Assessing whether two songs titled “Caught Up” possessed enough similarities to survive a motion to dismiss, the U.S. Court of Appeals for the Second Circuit held that they were not in that the songs were lyrically and musically distinct.  Pyatt v. Raymond et al., Case No. 11-2507 (2d Cir., Feb. 6, 2012 ) (Wesley, J.; Hall, J.; Carney, J.). 

Singer/songwriter Wadena Pyatt and her publishing company sued numerous defendants in the music industry, including well-known artists Usher and Alicia Keys.  The plaintiffs claimed that Usher’s song “Caught Up” was copied from plaintiffs’ song of the same name.  The plaintiffs alleged copyright infringement of their song lyrics and the sound recording. 

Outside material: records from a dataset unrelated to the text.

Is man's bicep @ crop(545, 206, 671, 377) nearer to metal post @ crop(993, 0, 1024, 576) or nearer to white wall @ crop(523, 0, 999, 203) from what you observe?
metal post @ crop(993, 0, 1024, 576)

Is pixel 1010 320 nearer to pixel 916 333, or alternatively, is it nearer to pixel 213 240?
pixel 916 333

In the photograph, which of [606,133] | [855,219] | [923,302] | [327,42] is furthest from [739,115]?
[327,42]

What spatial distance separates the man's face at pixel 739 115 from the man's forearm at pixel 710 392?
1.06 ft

The defendants moved to dismiss the complaint under Rule 12(b)(6).  Concerning alleged infringement of the song lyrics, the district court found that no substantial similarity existed between any of the protectable elements of the plaintiffs’ lyrics and defendants’ lyrics.  None of the lyrics were identical.  The only similarity between the lyrics was that they shared the theme of relationships between men and women.  Such themes are an idea, which is not protectable.  Concerning alleged infringement of the sound recording, the court found the songs “entirely dissimilar” in style, beat and melody.  Examining the “total concept and feel” of the two songs, the court held that no average lay observer would recognize the defendants’ song from being appropriated from the plaintiffs’ song.  The court dismissed the plaintiffs’ claims against all Defendants.  Plaintiff appealed. 

The 2d Circuit affirmed the district court’s dismissal of the plaintiffs’ claims.  The court noted that because the parties’ songs “have little in common beyond the title and the phrase ‘Caught Up,’” the district court correctly concluded that the plaintiffs’ claims failed to muster under the ordinary observer test.